Schutz der Einsatzkräfte

Michael Corzillius

Die Arbeit im Rettungsdienst birgt eine ganze Reihe unterschiedlicher Gefahren von Unfällen auf der Einsatzfahrt über Verletzungen bei Rettungsarbeiten bis hin zu Gewalterfahrungen und psychischen Traumatisierungen. Zahlreiche Regeln zum Arbeitsschutz der Einsatzkräfte wurden geschaffen, die von den Rettungsdienstleitungen umzusetzen und von den Mitarbeitenden zu beachten sind, um die relevanten Gefahren zu identifizieren und wirksame Schutzmaßnahmen zu ergreifen.

Kernaussagen
  • Die Arbeitsschutzregeln verpflichten den rettungsdienstlichen Arbeitgeber, die vielfältigen Gefahren für Einsatzkräfte systematisch zu beurteilen, Schutzmaßnahmen festzulegen und die Mitarbeitenden darin zu unterweisen. Technische und organisatorische Schutzmaßnahmen haben Vorrang vor personenbezogenen.

  • Um Unfallgefahren auf der Rettungswache zu beseitigen, gelten präzise bauliche Vorschriften. Die Anordnung von Funktionsräumen ist ebenfalls geregelt, um Keimverschleppungen aus dem Einsatzgeschehen in die Gemeinschaftsräume zu verhindern.

  • Um die Unfallgefahr bei Einsatzfahrten zu minimieren, sollen Mitarbeitende in Verkehrsrecht und im verantwortungsvollen Umgang mit Sonder- und Wegerechten geschult werden. Fahrsicherheits- und Fahrsimulatortrainings können zusätzlich helfen, Unfälle zu vermeiden.

  • Der Rettungsdienst ist verpflichtet, vorschriftsmäßige persönliche Schutzausrüstung (PSA) zur Verfügung zu stellen.
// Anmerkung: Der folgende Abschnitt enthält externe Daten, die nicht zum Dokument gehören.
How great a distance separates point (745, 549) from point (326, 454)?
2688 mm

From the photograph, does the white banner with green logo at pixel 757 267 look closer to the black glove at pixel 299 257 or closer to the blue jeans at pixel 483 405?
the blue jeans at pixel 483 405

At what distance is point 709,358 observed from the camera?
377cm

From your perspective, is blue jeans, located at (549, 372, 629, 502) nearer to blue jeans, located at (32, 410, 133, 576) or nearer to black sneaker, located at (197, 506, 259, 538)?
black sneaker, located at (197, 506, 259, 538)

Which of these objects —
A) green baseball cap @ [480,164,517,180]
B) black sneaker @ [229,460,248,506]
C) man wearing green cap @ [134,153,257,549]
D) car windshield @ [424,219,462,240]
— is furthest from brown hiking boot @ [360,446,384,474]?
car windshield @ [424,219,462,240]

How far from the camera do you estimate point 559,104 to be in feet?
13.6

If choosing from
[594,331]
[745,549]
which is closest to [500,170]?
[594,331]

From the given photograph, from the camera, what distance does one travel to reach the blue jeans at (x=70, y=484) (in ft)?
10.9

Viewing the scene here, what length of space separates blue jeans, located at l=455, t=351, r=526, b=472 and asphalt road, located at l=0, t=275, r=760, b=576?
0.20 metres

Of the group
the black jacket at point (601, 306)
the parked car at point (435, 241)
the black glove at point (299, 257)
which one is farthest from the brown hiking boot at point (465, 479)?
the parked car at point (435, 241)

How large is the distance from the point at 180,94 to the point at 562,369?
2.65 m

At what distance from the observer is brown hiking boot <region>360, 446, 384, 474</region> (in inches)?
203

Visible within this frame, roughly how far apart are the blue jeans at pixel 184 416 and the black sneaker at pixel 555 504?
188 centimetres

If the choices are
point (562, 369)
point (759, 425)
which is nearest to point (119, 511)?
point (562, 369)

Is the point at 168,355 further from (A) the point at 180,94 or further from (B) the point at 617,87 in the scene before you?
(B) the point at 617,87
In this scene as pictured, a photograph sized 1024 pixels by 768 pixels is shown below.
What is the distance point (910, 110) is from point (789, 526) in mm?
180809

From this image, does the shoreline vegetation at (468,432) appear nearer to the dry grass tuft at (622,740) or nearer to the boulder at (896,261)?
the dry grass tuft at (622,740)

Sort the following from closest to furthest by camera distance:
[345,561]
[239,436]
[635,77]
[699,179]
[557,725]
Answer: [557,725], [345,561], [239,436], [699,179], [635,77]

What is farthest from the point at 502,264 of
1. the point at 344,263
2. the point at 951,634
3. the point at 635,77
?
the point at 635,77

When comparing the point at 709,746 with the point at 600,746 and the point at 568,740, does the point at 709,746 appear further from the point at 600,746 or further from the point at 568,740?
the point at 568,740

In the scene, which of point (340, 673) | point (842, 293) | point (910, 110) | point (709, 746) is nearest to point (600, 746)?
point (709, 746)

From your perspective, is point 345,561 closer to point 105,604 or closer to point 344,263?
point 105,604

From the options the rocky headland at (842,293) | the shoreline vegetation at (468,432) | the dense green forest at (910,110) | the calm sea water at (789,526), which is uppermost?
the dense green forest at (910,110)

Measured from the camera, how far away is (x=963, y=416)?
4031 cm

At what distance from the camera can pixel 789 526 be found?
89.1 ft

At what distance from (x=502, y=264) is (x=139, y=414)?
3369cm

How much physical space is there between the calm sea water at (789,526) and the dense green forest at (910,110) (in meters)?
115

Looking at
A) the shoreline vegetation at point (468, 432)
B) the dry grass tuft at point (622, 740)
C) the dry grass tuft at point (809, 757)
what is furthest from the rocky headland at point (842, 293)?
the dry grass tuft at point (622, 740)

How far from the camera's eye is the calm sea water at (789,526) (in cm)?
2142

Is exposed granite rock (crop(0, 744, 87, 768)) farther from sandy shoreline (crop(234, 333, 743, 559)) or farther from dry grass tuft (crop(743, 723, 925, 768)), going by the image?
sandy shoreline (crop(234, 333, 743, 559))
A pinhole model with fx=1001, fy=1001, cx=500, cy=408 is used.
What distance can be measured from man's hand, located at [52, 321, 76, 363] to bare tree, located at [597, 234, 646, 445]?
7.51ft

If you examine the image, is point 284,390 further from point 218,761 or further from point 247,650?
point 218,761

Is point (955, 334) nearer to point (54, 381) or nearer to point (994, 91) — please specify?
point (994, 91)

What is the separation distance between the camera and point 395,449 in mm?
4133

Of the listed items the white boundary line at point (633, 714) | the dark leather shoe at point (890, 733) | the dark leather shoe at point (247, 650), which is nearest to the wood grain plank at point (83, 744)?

Die Einsatzkräfte sind verpflichtet, diese vorschriftsmäßig zu nutzen.

  • Den Einsatzkräften ist modernes Rettungsgerät zur Verfügung zu stellen, mit dem wirbelsäulenbelastende Hebe- und Tragevorgänge vermieden werden. Persönliche Maßnahmen wie Rückenschule oder Muskelaufbau können diese ergänzen, aber nicht ersetzen.

  • Der Rettungsdienst hat Vorsorge zu treffen für psychisch belastende Einsatzsituationen. Kernelemente sind sofortige Außerdienstnahme und schnelle psychosoziale Erstbetreuung, gefolgt von umsichtiger Begleitung und sorgfältiger Beobachtung, um den Bedarf einer weitergehenden Psychotherapie zu erkennen und zu bedienen.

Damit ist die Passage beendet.